The line segment joining the points A(3, -4) and B (-2, 1) is divided in the ratio 1 : 3 at point P in it. Find the co-ordinates of P. Also, find the equation of the line through P and perpendicular to the line 5x – 3y = 4.

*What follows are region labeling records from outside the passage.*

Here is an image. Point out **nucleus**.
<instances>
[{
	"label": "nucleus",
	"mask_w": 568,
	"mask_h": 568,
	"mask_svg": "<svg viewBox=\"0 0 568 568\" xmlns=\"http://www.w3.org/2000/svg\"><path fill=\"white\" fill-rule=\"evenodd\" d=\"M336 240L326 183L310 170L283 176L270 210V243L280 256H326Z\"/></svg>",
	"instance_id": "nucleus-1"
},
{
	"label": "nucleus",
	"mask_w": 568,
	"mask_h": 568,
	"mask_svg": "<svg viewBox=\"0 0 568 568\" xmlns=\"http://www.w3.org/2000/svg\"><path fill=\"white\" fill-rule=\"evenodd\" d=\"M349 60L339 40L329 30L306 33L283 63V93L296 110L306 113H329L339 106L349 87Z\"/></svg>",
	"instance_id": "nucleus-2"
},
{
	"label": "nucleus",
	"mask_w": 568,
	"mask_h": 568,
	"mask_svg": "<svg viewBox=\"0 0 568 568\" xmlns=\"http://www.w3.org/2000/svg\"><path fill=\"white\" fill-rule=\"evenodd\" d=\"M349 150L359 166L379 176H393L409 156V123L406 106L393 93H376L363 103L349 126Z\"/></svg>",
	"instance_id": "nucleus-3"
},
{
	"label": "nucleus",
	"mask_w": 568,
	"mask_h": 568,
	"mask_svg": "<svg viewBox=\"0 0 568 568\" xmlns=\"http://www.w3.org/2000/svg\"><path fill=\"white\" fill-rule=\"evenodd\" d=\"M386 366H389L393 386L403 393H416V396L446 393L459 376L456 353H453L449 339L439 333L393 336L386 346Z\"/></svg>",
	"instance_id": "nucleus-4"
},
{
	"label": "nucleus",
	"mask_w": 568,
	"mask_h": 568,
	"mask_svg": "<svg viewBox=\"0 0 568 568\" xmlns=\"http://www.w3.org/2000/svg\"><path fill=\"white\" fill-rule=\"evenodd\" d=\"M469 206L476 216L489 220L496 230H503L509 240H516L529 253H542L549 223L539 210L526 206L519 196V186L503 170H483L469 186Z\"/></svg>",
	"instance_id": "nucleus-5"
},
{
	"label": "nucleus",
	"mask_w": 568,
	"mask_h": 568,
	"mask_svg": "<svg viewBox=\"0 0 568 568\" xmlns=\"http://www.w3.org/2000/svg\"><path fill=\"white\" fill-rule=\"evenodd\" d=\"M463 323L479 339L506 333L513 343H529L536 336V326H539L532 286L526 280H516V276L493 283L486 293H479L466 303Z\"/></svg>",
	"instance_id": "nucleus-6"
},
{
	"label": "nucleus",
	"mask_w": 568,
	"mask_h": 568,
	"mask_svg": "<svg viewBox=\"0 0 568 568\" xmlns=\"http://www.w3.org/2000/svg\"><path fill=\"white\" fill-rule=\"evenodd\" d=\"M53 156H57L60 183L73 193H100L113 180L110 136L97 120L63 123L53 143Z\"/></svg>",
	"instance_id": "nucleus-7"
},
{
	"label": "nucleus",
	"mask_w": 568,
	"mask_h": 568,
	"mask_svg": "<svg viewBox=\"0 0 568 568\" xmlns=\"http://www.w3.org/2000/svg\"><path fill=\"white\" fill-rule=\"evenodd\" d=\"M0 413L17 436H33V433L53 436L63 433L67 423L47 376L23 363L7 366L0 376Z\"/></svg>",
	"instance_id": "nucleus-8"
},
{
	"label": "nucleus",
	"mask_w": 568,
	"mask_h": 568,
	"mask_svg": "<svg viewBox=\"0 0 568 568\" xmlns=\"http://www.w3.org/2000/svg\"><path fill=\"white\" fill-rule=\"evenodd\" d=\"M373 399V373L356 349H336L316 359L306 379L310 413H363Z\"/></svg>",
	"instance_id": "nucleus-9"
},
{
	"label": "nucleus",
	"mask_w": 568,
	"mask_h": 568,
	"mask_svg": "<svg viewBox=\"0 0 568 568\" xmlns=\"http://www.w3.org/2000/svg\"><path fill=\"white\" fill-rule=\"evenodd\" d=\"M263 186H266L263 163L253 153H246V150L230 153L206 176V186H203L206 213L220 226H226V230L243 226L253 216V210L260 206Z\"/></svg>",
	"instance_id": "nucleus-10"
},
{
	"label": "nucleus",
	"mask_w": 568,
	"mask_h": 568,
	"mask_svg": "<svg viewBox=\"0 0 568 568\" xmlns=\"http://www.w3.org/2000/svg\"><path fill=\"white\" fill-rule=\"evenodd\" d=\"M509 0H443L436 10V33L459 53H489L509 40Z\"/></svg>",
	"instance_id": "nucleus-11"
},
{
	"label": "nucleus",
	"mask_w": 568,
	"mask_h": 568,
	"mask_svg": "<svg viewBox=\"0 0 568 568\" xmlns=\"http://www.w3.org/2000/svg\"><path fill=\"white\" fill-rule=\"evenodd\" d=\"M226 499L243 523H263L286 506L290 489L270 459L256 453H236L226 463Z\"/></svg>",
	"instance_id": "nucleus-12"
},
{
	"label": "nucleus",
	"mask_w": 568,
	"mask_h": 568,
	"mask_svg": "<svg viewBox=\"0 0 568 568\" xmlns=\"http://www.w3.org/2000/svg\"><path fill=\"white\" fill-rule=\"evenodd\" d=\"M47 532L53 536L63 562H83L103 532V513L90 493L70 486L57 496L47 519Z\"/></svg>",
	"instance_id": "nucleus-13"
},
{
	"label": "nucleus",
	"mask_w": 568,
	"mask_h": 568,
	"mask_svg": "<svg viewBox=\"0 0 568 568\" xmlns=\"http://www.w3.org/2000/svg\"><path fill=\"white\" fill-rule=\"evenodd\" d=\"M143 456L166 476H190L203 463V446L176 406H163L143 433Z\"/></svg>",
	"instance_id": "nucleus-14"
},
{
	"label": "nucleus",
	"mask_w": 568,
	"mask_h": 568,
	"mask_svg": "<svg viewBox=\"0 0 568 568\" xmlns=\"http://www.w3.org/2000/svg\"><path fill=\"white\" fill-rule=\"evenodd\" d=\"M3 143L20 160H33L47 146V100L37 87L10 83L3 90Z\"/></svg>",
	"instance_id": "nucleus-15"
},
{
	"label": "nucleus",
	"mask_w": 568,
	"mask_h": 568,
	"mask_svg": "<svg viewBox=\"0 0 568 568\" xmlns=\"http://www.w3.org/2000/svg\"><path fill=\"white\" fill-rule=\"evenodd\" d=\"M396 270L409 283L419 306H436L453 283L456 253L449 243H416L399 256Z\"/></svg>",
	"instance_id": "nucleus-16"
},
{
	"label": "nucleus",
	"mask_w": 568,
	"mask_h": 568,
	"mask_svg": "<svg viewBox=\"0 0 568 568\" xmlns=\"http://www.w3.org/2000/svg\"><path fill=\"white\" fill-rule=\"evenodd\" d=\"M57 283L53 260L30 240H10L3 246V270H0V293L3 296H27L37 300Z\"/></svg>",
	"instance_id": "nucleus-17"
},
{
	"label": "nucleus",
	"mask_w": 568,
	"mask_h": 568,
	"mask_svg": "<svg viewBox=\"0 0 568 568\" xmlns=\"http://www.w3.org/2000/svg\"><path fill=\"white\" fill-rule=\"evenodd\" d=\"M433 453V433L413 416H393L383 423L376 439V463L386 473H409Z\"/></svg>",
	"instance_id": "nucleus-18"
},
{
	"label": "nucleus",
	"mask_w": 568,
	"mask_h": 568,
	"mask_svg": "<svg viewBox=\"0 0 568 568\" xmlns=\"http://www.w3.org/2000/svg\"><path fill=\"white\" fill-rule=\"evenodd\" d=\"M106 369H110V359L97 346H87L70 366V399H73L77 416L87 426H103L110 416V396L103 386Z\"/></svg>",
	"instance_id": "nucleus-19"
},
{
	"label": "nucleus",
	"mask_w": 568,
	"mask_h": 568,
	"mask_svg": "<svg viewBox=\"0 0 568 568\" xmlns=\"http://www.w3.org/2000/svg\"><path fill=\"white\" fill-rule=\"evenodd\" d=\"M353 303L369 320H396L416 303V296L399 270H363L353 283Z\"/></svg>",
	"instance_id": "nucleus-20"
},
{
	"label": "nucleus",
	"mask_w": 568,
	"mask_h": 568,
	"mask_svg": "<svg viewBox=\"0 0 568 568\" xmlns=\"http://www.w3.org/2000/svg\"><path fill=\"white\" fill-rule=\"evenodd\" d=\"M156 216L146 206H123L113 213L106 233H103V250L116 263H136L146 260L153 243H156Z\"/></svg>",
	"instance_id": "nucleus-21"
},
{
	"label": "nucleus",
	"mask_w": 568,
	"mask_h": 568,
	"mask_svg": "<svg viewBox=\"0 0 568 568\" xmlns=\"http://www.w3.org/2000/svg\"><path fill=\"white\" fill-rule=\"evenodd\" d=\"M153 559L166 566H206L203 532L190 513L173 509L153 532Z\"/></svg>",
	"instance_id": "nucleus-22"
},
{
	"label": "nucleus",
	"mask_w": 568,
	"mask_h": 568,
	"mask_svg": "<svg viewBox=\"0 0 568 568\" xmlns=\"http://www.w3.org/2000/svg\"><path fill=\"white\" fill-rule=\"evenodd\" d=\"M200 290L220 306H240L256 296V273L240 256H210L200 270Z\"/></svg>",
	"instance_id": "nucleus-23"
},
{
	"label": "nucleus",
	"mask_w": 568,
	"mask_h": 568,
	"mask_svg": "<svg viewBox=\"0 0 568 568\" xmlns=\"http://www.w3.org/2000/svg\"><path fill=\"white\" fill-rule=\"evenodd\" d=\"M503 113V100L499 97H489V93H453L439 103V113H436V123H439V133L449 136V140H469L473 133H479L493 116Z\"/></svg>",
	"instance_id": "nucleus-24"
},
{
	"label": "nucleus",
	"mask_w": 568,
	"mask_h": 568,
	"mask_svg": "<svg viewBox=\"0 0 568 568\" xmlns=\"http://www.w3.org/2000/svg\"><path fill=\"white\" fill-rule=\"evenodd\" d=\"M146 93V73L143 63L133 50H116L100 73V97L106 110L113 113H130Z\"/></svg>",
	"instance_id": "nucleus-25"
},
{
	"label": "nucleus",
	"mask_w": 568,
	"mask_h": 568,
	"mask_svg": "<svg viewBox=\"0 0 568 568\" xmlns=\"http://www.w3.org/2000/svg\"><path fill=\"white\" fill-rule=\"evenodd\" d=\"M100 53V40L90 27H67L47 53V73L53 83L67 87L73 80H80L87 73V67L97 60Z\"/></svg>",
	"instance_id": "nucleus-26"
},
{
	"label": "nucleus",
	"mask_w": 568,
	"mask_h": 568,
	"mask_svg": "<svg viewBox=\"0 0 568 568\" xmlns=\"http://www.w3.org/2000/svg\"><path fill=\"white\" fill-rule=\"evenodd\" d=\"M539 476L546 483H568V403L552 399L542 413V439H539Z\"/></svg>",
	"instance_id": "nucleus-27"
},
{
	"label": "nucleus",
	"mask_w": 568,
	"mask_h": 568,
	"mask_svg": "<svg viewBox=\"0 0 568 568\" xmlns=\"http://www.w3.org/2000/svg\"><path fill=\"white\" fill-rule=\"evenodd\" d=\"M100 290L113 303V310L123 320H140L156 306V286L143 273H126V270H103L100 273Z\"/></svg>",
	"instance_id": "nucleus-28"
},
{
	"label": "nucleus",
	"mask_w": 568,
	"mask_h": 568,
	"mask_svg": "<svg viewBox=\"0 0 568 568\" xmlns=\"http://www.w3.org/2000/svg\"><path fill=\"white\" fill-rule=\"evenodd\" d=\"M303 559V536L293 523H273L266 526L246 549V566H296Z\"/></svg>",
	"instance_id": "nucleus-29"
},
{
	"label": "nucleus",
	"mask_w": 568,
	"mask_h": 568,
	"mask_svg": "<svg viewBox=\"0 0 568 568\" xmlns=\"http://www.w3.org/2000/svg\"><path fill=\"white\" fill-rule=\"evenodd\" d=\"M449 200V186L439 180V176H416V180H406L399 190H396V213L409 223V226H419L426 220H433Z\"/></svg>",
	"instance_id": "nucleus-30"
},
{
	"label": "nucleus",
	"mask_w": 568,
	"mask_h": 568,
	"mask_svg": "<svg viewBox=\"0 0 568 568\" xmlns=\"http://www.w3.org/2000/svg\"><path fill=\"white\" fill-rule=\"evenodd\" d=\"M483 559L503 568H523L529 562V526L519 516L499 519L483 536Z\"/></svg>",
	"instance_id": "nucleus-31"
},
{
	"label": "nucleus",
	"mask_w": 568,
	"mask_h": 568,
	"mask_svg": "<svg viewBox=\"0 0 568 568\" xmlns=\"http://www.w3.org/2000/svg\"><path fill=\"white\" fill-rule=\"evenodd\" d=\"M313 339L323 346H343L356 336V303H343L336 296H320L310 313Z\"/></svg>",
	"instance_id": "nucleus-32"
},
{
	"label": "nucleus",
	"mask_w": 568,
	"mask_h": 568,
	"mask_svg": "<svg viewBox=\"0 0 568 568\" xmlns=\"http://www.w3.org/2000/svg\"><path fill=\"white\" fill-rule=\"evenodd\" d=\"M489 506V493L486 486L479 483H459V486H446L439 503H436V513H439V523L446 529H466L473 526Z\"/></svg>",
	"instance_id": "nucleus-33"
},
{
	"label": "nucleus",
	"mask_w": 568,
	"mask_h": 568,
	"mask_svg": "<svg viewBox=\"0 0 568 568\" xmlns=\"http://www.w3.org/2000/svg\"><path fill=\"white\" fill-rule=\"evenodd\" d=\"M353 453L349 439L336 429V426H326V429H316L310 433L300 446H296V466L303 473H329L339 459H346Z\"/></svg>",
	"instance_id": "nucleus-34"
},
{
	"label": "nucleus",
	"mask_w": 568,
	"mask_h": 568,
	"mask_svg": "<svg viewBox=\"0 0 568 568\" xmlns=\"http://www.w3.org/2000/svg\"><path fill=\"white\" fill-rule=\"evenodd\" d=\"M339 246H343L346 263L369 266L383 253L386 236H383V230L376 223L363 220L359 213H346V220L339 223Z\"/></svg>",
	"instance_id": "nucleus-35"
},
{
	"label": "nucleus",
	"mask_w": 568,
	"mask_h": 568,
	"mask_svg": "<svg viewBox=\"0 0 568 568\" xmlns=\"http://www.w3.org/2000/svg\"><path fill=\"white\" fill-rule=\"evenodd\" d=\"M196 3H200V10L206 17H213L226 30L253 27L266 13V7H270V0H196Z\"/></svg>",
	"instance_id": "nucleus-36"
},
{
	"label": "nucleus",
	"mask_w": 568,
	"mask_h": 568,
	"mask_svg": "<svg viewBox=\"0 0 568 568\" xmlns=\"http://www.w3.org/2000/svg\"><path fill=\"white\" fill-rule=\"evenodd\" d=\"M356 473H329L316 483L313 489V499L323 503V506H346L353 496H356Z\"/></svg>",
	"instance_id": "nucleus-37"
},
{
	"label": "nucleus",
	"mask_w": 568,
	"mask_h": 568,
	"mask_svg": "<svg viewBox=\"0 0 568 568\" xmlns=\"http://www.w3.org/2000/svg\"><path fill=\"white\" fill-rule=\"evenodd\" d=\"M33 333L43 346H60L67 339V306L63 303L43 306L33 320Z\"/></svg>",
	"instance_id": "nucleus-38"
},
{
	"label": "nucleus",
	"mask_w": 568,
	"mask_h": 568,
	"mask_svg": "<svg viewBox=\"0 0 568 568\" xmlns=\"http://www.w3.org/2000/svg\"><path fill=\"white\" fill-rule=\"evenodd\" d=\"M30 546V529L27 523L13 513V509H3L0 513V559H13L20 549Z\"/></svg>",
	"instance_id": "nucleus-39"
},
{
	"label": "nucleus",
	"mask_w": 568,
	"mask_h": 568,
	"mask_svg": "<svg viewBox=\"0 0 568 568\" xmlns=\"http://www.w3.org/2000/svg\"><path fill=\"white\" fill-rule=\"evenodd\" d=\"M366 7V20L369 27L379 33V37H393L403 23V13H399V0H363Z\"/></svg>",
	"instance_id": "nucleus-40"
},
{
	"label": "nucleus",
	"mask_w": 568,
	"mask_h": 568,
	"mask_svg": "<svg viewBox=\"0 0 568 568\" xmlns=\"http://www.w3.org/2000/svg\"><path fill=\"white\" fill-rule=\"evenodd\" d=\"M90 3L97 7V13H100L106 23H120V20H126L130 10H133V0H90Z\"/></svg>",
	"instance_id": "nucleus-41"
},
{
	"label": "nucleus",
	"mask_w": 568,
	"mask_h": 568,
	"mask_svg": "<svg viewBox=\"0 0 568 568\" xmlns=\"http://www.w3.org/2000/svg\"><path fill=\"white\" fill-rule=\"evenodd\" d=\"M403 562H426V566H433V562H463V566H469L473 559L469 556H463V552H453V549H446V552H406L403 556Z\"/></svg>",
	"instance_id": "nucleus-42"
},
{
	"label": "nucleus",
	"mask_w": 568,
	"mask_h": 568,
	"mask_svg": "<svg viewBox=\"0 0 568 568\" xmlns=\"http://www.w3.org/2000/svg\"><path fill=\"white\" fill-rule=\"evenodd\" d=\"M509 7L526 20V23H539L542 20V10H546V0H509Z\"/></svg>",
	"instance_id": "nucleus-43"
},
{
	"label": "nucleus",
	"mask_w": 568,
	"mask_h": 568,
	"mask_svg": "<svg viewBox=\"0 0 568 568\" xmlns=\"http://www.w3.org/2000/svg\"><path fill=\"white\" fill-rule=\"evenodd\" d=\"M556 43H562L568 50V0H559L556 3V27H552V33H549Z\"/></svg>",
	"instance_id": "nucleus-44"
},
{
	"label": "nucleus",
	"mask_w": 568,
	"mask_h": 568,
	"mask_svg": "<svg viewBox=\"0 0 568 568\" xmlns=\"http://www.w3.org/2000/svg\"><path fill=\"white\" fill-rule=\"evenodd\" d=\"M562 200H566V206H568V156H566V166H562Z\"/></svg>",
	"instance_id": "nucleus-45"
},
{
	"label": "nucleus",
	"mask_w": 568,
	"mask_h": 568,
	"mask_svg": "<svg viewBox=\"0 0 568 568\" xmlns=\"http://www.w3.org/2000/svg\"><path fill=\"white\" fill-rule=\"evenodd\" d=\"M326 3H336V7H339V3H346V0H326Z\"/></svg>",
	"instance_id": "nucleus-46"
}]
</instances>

Given points, A(3, -4) and B(-2, 1)

By section formula, the co-ordinates of the point P which divides AB in the ratio 1: 3 is given by

$P = \Big(\dfrac{m$1x2 + m2x1}{m1 + m2}, \dfrac{m1y2 + m2y1}{m1 + m2}\Big) \\[1em] = \Big(\dfrac{1 \times -2 + 3 \times 3}{1 + 3}, \dfrac{1 \times 1 + 3 \times -4}{1 + 3}\Big) \\[1em] = \Big(\dfrac{-2 + 9}{4}, \dfrac{1 + -12}{4}\Big) \\[1em] = \Big(\dfrac{7}{4}, -\dfrac{11}{4}\Big)

Given line equation is,

5x – 3y = 4

3y = 5x - 4

y = $\dfrac{5}{3}x - \dfrac{4}{3}$

So, the slope of this line (m) = $\dfrac{5}{3}$

Let slope of perpendicular line be m₁.

Then,

⇒ m₁ × m = -1

⇒ m₁ $\times \dfrac{5}{3} = -1$

⇒ m₁ = $-\dfrac{3}{5}$.

Slope of the required line = $-\dfrac{3}{5}$.

By point-slope form,

Equation of line through P and slope = $-\dfrac{3}{5}$ is,

⇒ y – y₁ = m(x – x₁)

$\Rightarrow y - \Big(-\dfrac{11}{4}\Big) = -\dfrac{3}{5}\Big(x - \dfrac{7}{4}\Big) \\[1em] \Rightarrow \dfrac{4y + 11}{4} = -\dfrac{3}{5} \times \dfrac{4x - 7}{4} \\[1em] \Rightarrow 4y + 11 = -\dfrac{3}{5} \times (4x - 7) \\[1em] \Rightarrow 5(4y + 11) = -3(4x - 7) \\[1em] \Rightarrow 20y + 55 = -12x + 21 \\[1em] \Rightarrow 12x + 20y + 55 - 21 = 0 \\[1em] \Rightarrow 12x + 20y + 34 = 0 \\[1em] \Rightarrow 2(6x + 10y + 17) = 0 \\[1em] \Rightarrow 6x + 10y + 17 = 0.$

Hence, P = $\Big(\dfrac{7}{4}, -\dfrac{11}{4}\Big)$ the equation of required line is 6x + 10y + 17 = 0.